◆ What to produce ◆
Repeat the entire listing exactly.

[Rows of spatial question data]
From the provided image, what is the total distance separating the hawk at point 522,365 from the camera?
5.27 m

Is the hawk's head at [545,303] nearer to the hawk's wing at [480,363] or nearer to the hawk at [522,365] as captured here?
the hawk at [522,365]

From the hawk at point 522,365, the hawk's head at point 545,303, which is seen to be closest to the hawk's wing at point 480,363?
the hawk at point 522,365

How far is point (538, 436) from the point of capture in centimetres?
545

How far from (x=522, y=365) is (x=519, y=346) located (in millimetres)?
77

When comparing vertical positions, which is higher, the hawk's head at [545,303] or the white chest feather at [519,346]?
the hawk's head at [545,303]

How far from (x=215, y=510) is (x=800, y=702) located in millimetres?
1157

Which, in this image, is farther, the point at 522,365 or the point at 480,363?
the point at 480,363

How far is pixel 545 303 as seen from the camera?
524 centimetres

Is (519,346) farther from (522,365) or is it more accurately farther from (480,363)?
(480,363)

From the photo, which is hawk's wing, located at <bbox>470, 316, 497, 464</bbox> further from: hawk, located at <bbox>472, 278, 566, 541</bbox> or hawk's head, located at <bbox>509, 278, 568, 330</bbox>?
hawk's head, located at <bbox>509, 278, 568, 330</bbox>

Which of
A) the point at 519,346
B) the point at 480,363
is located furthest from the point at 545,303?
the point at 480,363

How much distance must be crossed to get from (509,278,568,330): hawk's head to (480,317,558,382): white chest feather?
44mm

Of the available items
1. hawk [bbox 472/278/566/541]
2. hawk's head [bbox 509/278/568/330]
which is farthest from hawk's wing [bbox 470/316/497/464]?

◆ Exercise response ◆
From the provided image, what is the total distance separating the hawk at point 522,365 from the camera?
5.27 m

Is the hawk's head at [545,303] nearer to the hawk's wing at [480,363] or nearer to the hawk at [522,365] as captured here?
the hawk at [522,365]

From the hawk at point 522,365, the hawk's head at point 545,303, which is seen to be closest to the hawk's wing at point 480,363?
the hawk at point 522,365

How far is point (538, 436) from the point of capture in centimetres?
545

How far from (x=522, y=365) is (x=519, y=346) located (in millimetres)?
77

When comparing vertical positions, which is higher, the hawk's head at [545,303] or the white chest feather at [519,346]?
the hawk's head at [545,303]

How far from (x=215, y=510) is (x=800, y=702) located in millimetres?
1157

Which, in this image, is farther, the point at 522,365 or the point at 480,363?
the point at 480,363

How far is pixel 545 303 as seen from the camera?
524 centimetres

Is (519,346) farther from (522,365) or is it more accurately farther from (480,363)?
(480,363)

From the photo, which is hawk's wing, located at <bbox>470, 316, 497, 464</bbox> further from: hawk, located at <bbox>472, 278, 566, 541</bbox> or hawk's head, located at <bbox>509, 278, 568, 330</bbox>?
hawk's head, located at <bbox>509, 278, 568, 330</bbox>

Which of
A) the point at 519,346
B) the point at 480,363
is located furthest from the point at 545,303?
the point at 480,363

How much distance must be crossed to get from (509,278,568,330): hawk's head to (480,317,558,382): white chest feather?
44mm

Of the available items
1. hawk [bbox 472/278/566/541]
2. hawk's head [bbox 509/278/568/330]
which is farthest from hawk's wing [bbox 470/316/497/464]?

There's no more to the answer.